This year at the
Strata Conference in Santa Clara, CA it was very clear: The Battle of the SQL-on-Hadoop engines is underway. Many existing and new vendors presented their solutions at the exhibition and many sessions were dedicated to this topic.
As popular as NoSQL was a year ago, so popular is SQL-on-Hadoop today. Here are some of the many implementations: Apache Hive, CitusDB, Cloudera Impala, Concurrency Lingual, Hadapt, InfiniDB, JethroData, MammothDB, MapR Drill, MemSQL, Pivotal HawQ, Progress DataDirect, ScleraDB, Simba, and SpliceMachine.
Besides these implementations, we should also include all the data virtualization products that are designed to access all kinds of data sources including Hadoop and to integrate data from different data sources. Examples are Cirro, Cisco/Composite, Denodo, Informatica IDS, RedHat JBoss Data Virtualization, and Stonebond.
And, of course, we have a few SQL database servers that support polyglot persistence. This means that they can store their data in their own native SQL database or in Hahoop. Examples are EMC/Greenplum UAP, HP Vertica (on MapR), Microsoft Polybase, Actian Paraccell, and Teradata Aster database (SQL-H).
Most of these implementations are currently restricted to query the data stored in Hadoop, but some, such as SpliceMachine, support transactions on Hadoop. Most of them don't work with indexes, although JethroData does.
This attention for SQL-on-Hadoop makes a lot of sense. By making all the big data stored in HDFS available through a SQL interface makes it accessible for numerous reporting and analytical tools. It makes big data available for the masses. It's not only for the happy few anymore who are good at programming Java.

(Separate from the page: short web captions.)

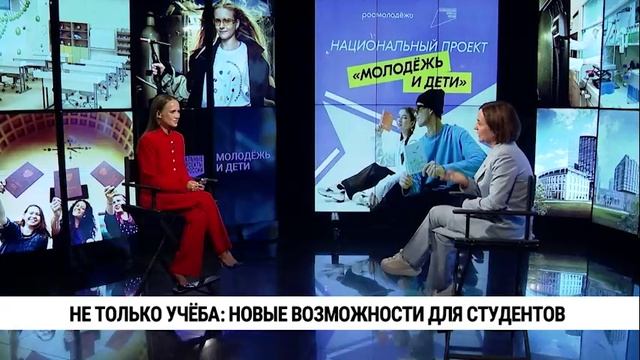 Не только учёба: новые возможности для студентов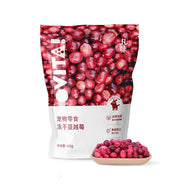 Marumi🐶Freeze Dried Fresh Cranberry 40g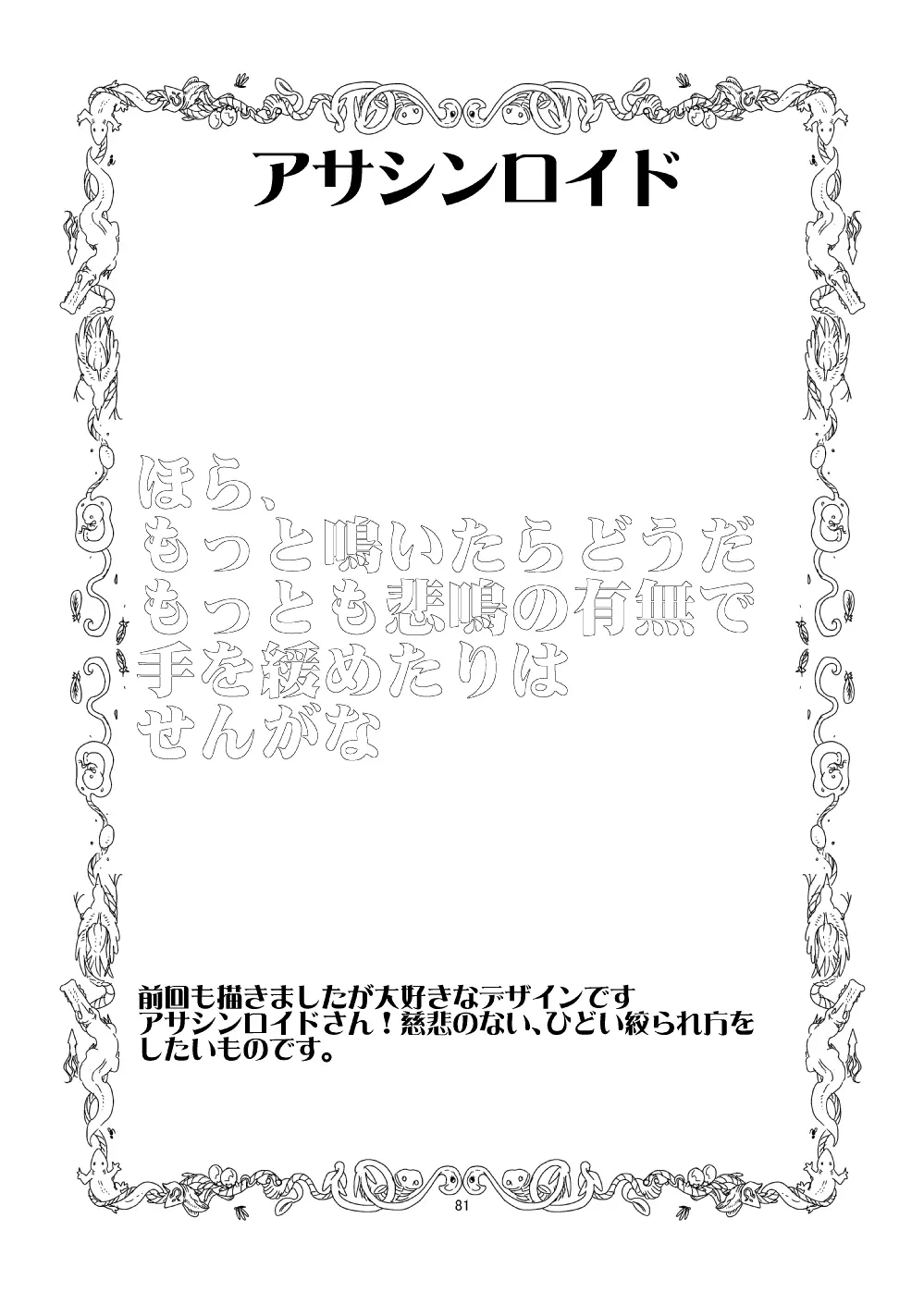 もんむす・くえすと!ビヨンド・ジ・エンド 4 - page80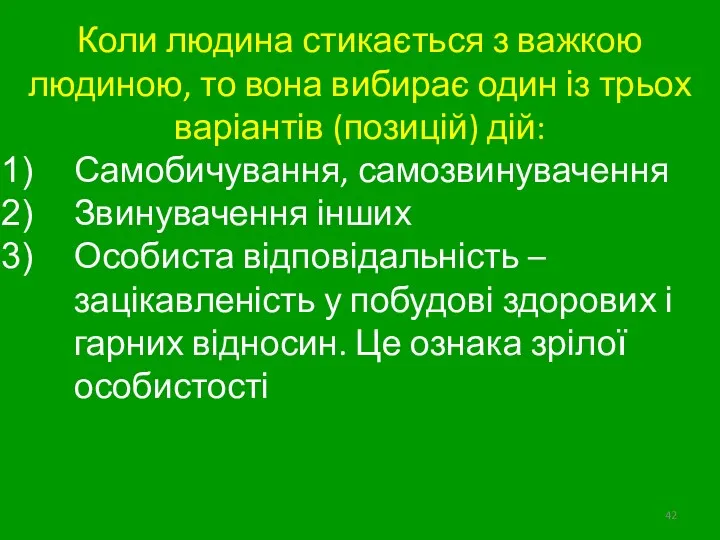 Коли людина стикається з важкою людиною, то вона вибирає один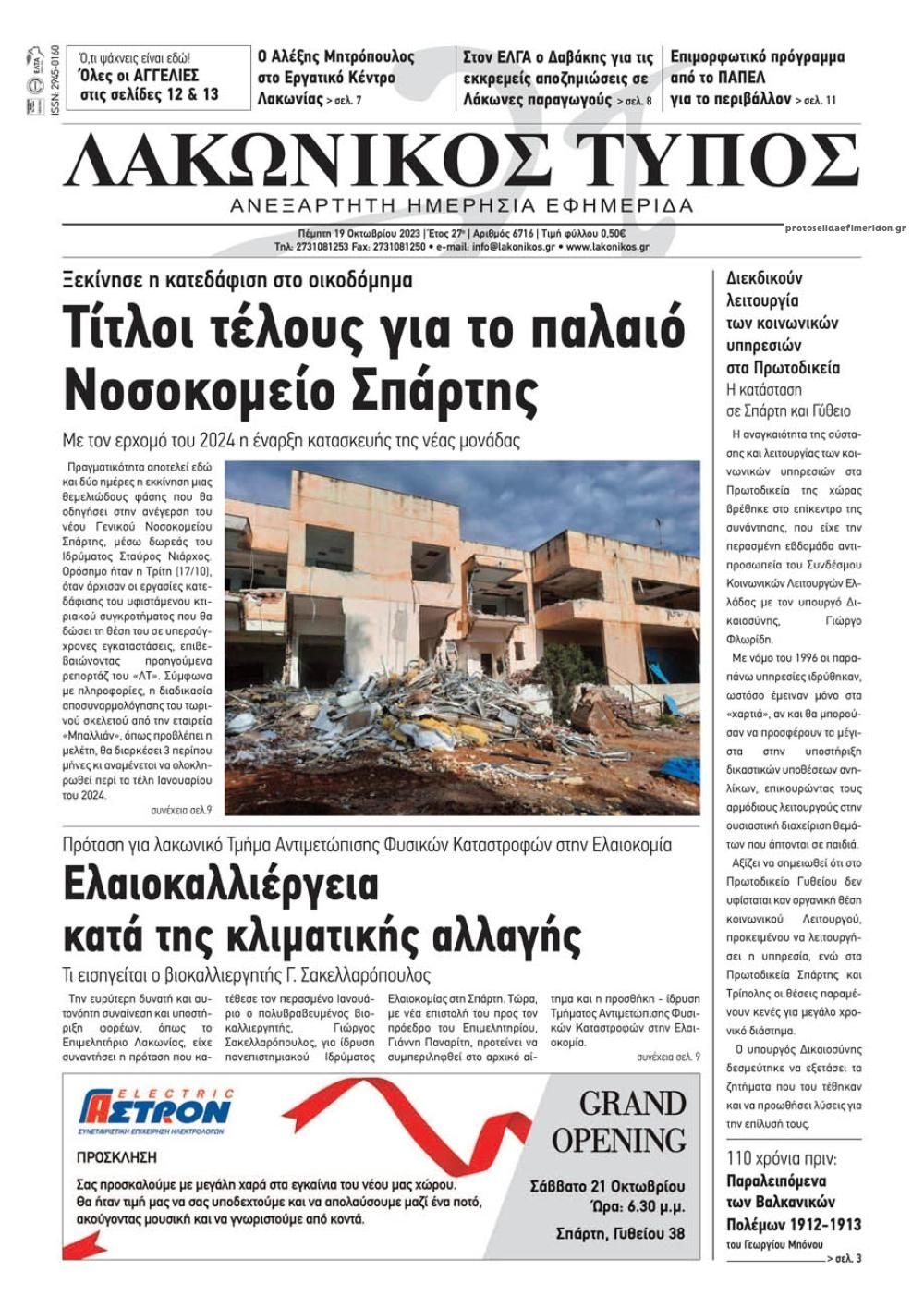 Πρωτοσέλιδο εφημερίδας Λακωνικός Τύπος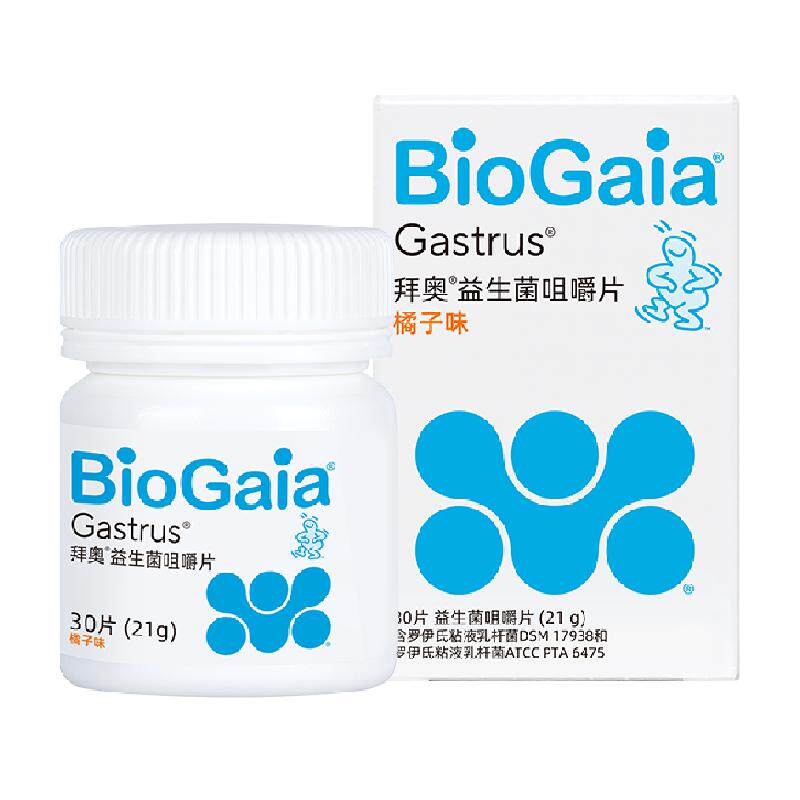 BioGaia拜奥瑞典进口活菌咀嚼片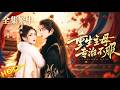 ✨全集❤️‍🔥惡婆婆聯手寵妾侵吞我萬億財產，怎知我背後的靠山竟是當朝天子！💥重生主母專治不服 #重生主母专治不服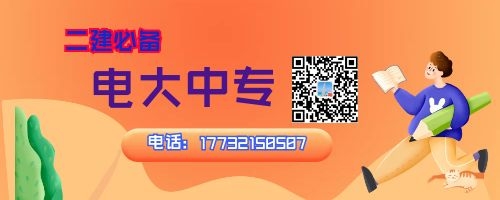 2022年河南電大中專報(bào)名中，二建報(bào)名必備！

If you're interested in SQL-on-Hadoop, you have to study at least two technical aspects. First, how efficient are these engines when executing joins? Especially joining multiple big tables is a technological challenge. Second, running one query fast is relatively easy, but how well do these engines manage their workload if multiple queries with different characteristics have to be executed concurrently? In other words, how well does the engine manage the query workload? Can one resource-hungry query consume all the available resources, making all the other queries wait? So, don't be influenced too much by single-user benchmarks.
It's easy to predict that we will see many more of these SQL-on-Hadoop implementations entering this market. That the existing products will improve and become faster is evident. The big question is which of them will survive this battle? That not all of them will be commercially successful is evident, but for customers it's important that a selected product still exists after a few years. This is hard to predict today, because the market is still rapidly evolving. Let's see what the status is of this large group of products next year at Strata.